Estruturado em quatro etapas, que envolvem inspiração, planejamento, experimentação e reflexão, o programa utiliza o próprio ambiente escolar como espaço de formação para estimular a autonomia dos educadores. “Nós partimos da natureza de entender o que já existe dentro da escola que pode emergir enquanto semente de inovação. Qualquer escola pode ser uma comunidade de desenvolvimento profissional”, explica Juliana Araripe, analista educacional da CESAR School.

O projeto teve início em junho do ano passado, com uma visita de dez educadores da Escola Castanheiras ao Recife para participar de uma jornada de inovação e vivenciar o ecossistema do Porto Digital, parque tecnológico da cidade pernambucana com atuação nas áreas de tecnologia da informação e comunicação e economia criativa. Meses depois, em agosto, os professores também tiveram a oportunidade de conhecer o projeto Projeto Inova Escola, acompanhado pelo CESAR, que dá suporte à oficinas de robótica, programação de jogos e produção multimídia para crianças da Escola Municipal Manoel Domingos de Melo, cidade de Vitória de Santo Antão (PE).

Após terem contato com diferentes experiências em Pernambuco, os educadores da escola participaram de oficinas temáticas de inspiração nas áreas de cultura maker, design thinking, design social e pensamento computacional. “A definição dessas temáticas veio de uma escuta realizada na própria escola. Em alguns momentos, nós fomos na escola e conversamos com alguns participantes. A partir dessa observação, fomos entendendo quais seriam os temas de interesse para a escola”, destaca a analista da CESAR School.

As quatro células temáticas de inspiração do programa têm o objetivo de reforçar práticas já desenvolvidas pelos professores da escola. “São ferramentas metodológicas para que os educadores possam construir, desenvolver, melhorar ou ampliar as práticas que eles desejam”, diz Juliana. De acordo com ela, a intenção do programa é justamente estimular colaboração entre os profissionais da instituição. “Algumas formações baseadas em tecnologia específica criam uma relação de dependência com o educador, e não uma relação de sustentabilidade.

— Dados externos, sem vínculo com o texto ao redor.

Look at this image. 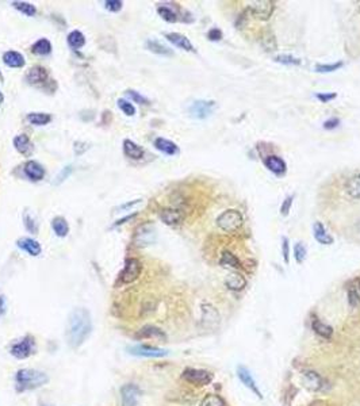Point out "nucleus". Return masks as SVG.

Ele recebe treinamento para saber especificamente utilizar aquele recurso, com as possibilidades limitadas que isso oferece.”

Na opinião da professora de geografia, Ana Lúcia de Araújo Guerrero, que trabalha com turmas do sexto ao oitavo ano, o grande diferencial da formação está na forma como as oficinas conseguem se conectar com o próprio fazer de cada educador. “O tempo inteiro você dialoga com a experimentação e com a prática. A teoria aparece, ela está lá dando suporte, mas ela não é a referência principal. A referência principal é a mão na massa. Eu acho isso bem interessante porque a gente costuma fazer cursos em que a teoria aparece em primeiro lugar”, avalia.

Passada a etapa de inspiração, o programa também convida os professores a planejar cenários de aprendizagem. Olhando para o seu campo de atuação, eles começaram a construir de forma coletiva propostas para repensar práticas e identificar novas possibilidades de atuação. “Eles utilizam dinâmicas que são muito interessantes para o contexto da sala de aula, são coisas fáceis de implementar, e isso ajuda a modificar a nossa prática”, diz a professora.

O próximo passo da formação é estimular que os professores experimentem práticas identificadas durante a construção de cenários. Entre o time de profissionais da escola, serão escolhidos educadores para serem mentores e contribuírem com o planejamento coletivo dos colegas. Fazendo uma comparação com o mercado de inovação, a analista da CESAR School menciona que a seleção irá considerar docentes com um perfil de early adopters (pioneiros) na aplicação de novas metodologias educacionais. “Em geral, eles são aqueles professores que experimentam novas soluções e novas metodologias e não tem medo de errar ou receber uma crítica”, cita.

Como elemento de integração de todas as etapas, o programa de formação ainda pretende estimular que os professores reflitam sobre todas as experiências que tiveram durante esse percurso formativo.